А остальные? Ниоткуда не слышно ни звука. Они, как и Торстен, лежат на своих койках в холодном поту, дрожа всем телом, во власти бредовых кошмаров, охваченные исступленной жаждой мести.
Их лихорадит оттого, что они находятся глубоко под землей, в сыром подземелье… Они умирают здесь от голода, заживо гниют и истлевают… Их лихорадит и оттого; что они знают: под сводами длинных подземных коридоров через каждые два метра томятся прикованные цепями люди… Некоторые уже превратились в скелеты, другие же, доставленные сюда сравнительно недавно, выглядят несколько лучше на общем фоне… На палачах форма штандартенфюреров, их лица, с полным безумия взглядом, хорошо знакомы узникам… Страшные кошмары мерещатся в подобные ночи заключенным, которые лежат на своих нарах, не в силах сомкнуть глаз.
На следующий день утром, при раздаче кофе, караульный Ленцер находит заключенного Кольтвица на полу посредине камеры раздетым. Он думает: «Значит, околел», — но, подойдя ближе, видит, что тот еще жив.
— Эй ты, падаль, вставай! Что это еще за новая мода, а?
Кольтвиц пытается подняться, но не может. Он начинает плакать, всхлипывать.
Тогда Ленцер вспоминает:
— Ах, вот что! Гм! Ну-ка, помогите мне его поднять.
Два кальфактора и Ленцер пробуют приподнять его.
Кольтвиц начинает отчаянно кричать. Они оставляют его в прежнем положении, лицом вниз, на каменном полу.
— Однако ничего не поделаешь, мой милый! Нельзя же так оставаться. Ляг на койку! Я позову фельдшера. Ну, вставай, будь молодцом!
Теперь Кольтвиц может лежать целый день: разрешил фельдшер. Чтобы успокоить нервы, ему дали какие-то пилюли; на столике рядом с смоляным канатом присыпка для ран. Он обычно щиплет паклю, и в затхлой камере невыносимо пахнет смолой. Кольтвиц осторожно пробует лечь на левый бок; хотелось бы полежать на спине, если бы можно было выдержать. Ягодицы превратились в какую-то иссиня-черную вздутую массу. Кровоподтеки причиняют страшную боль. Но ужаснее всего болит правая нога — ушибли ножкой от скамейки коленную чашечку. Пониже колена сильная опухоль, и малейшее движение вызывает нестерпимую боль.
Это уже третья ночь, как они за него взялись. Третья ночь! Он знает, что они хотят заставить его повеситься. Вот и канат. Было уже немало намеков. Но он не хочет, он хочет жить, он должен жить, ради жены и ради ребенка. Только ради них, и уж ни в коем случае — не ради товарищей.
Товарищи? Эти негодяи? Он, социал-демократ, редактор партийного органа, арестован социал-демократом, начальником полиции Мерлейном, и отдан в руки нацистов. И за что? Почему? Только потому, что он был против унификации газеты. Только потому, что он противодействовал им, был для них слишком левый. И потому, что он еврей. Товарищи? Хороши товарищи! Вот Фриц Лебер совсем другой.
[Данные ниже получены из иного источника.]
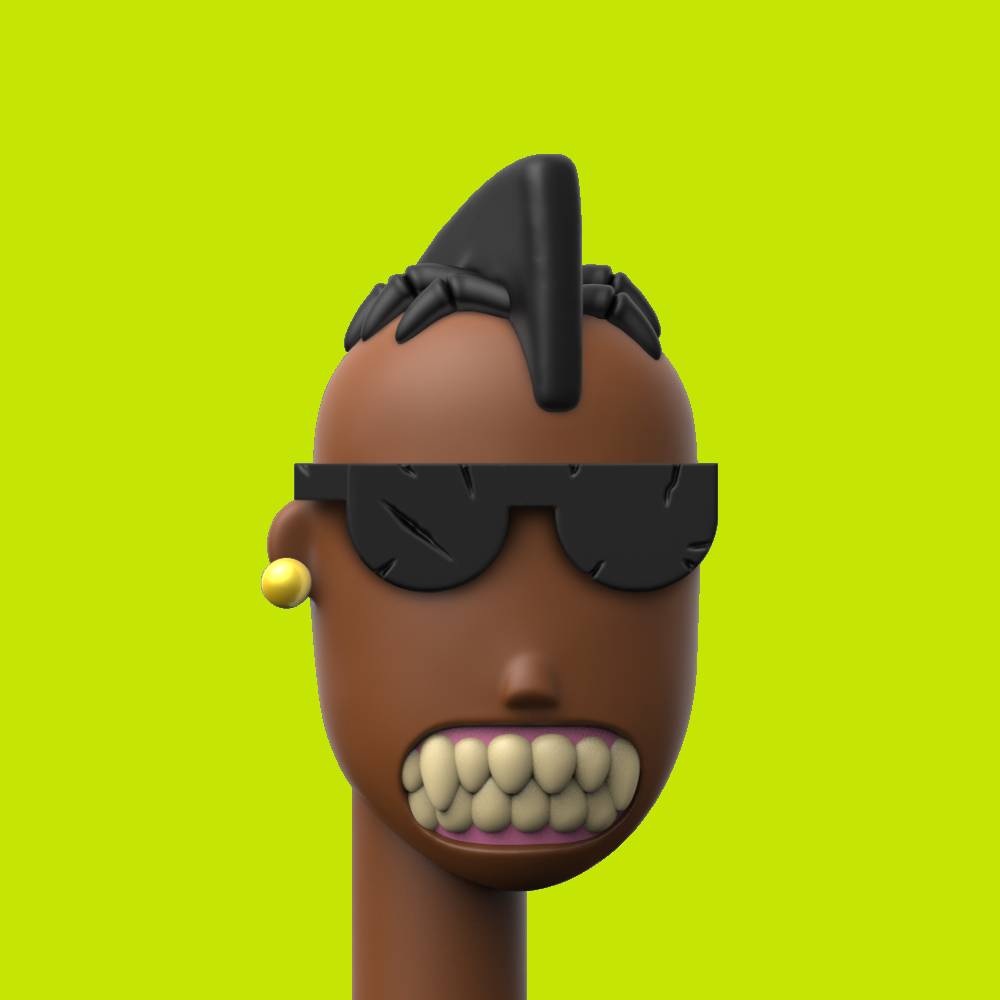 Robinhood 3D Punks #5113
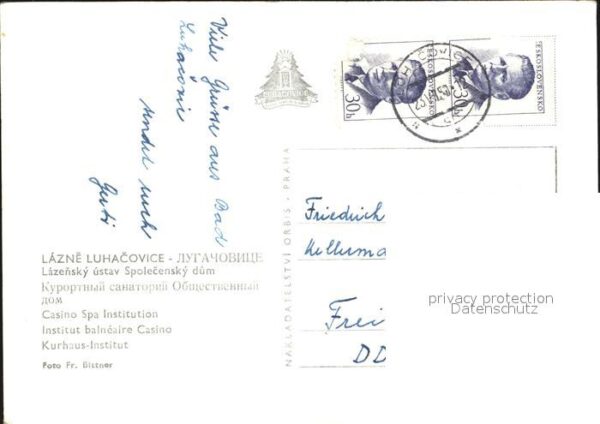 Luhacovice Lazne Kurhaus – Bild 2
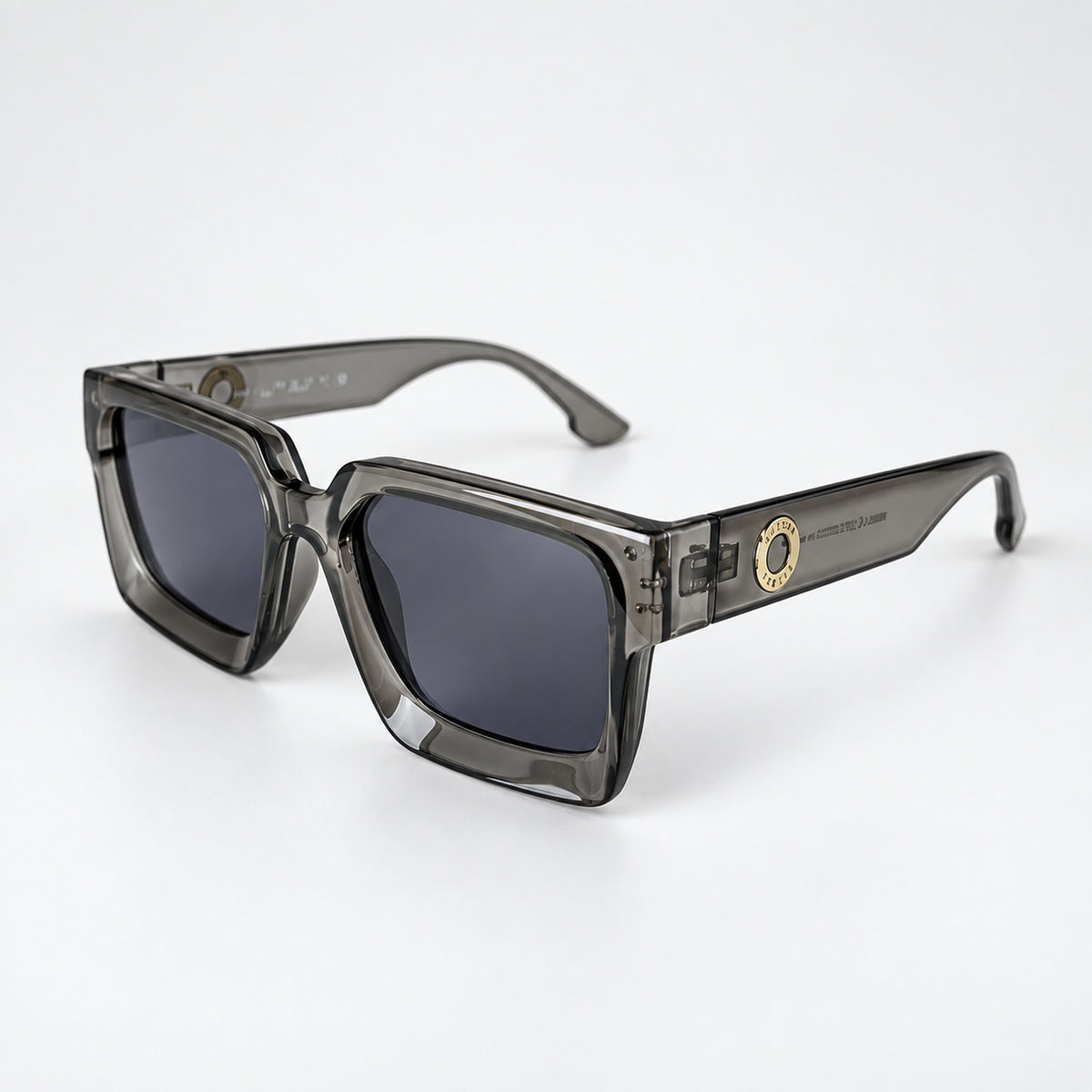 PARIS Gris Brillo Clear / Gris — perfil 45°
Лебер. Этого наци, конечно, прикончат. Что там ни говорите: Лебер — боевая натура, не предатель. А те свиньи сейчас же перекинулись и отреклись и от него и от Лебера. Преподнесли наци газету, сорок тысяч марок наличными и себя в придачу — да и сидят там до сих пор. Так что у «Фольксботе» вместо трех стрел на заглавном листе теперь красуется свастика.
Ох, мерзавцы! И для этого он отдал пятнадцать лет своей жизни! И за это его бьют до полусмерти! Негодяи! Этот подлец Мерлейн! Сидит себе в своей вилле в Шлутупе и получает пенсию — пенсию за предательство…
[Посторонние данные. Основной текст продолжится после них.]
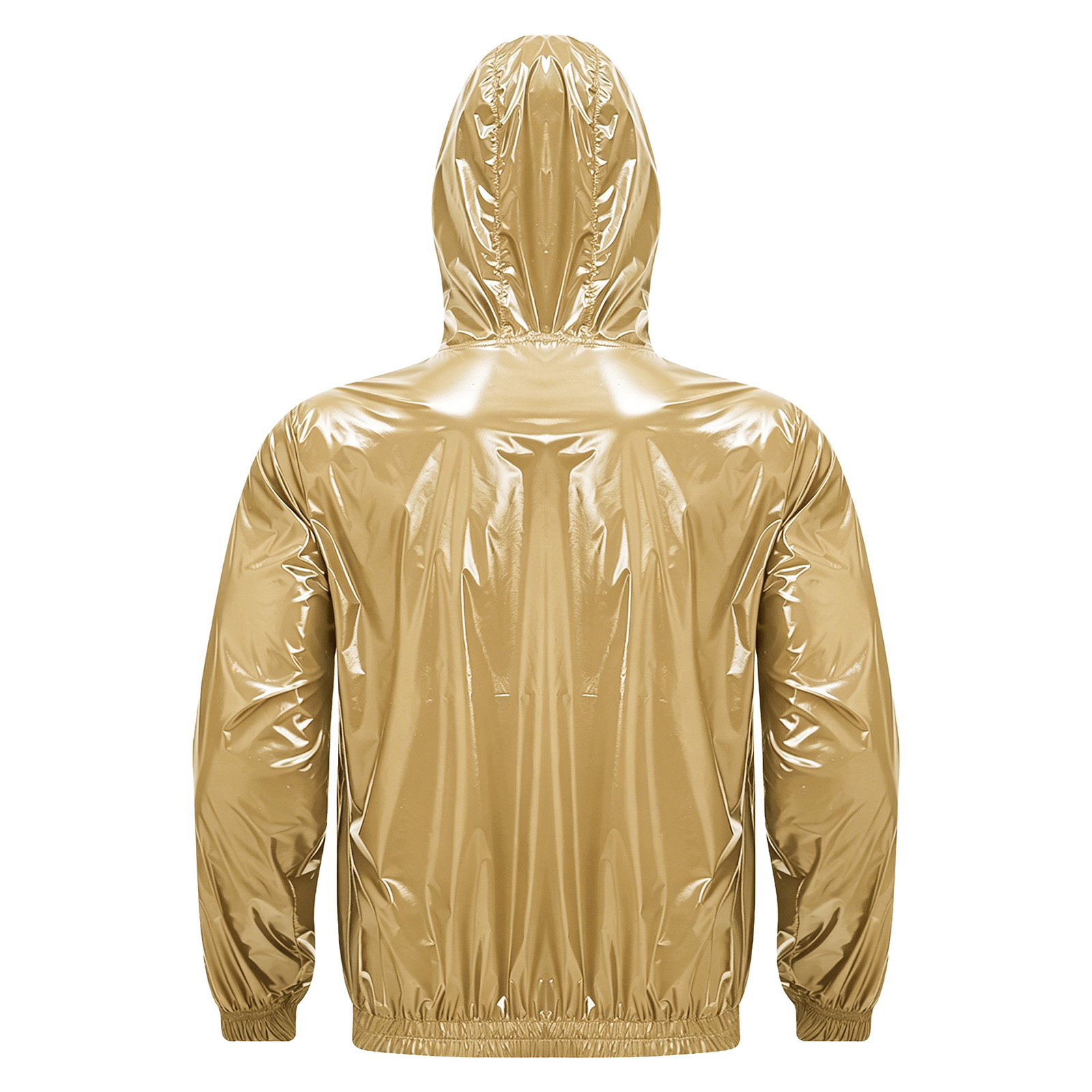 Mens Waterproof Hooded Jacket  - Windbreaker Men Zip review and price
Кольтвиц с большим трудом переворачивается с одного бока на другой. На животе он больше не может лежать. Правая нога неистово ноет. Но наконец ему удается лечь почти на спину.
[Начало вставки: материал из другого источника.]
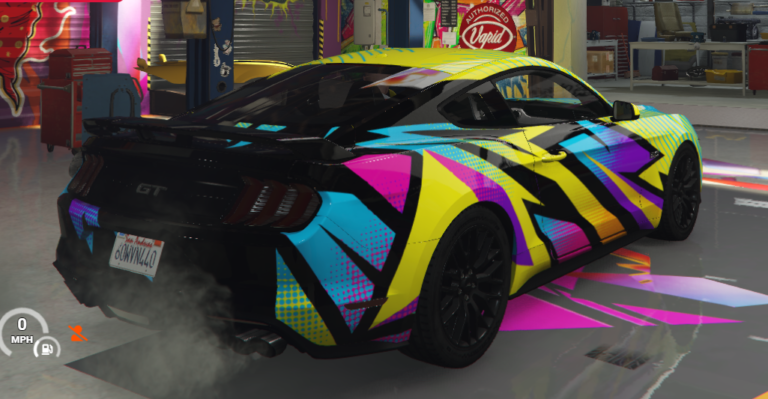 Ford Mustang GT 2018 [ Tuning | Liveries ] FiveM Ready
Еще не наступил полдень, а он уже с ужасом думает о вечере. Цирбес, который должен сменить Лепцора, — настоящий зверь. Неужели его могут бить в таком состоянии? Могут! Кольтвиц знает, знает на собственном опыте. Они опять завяжут ему лицо мокрым платком и будут бить, пока он не потеряет сознания. Конечно, Цирбес способен на это.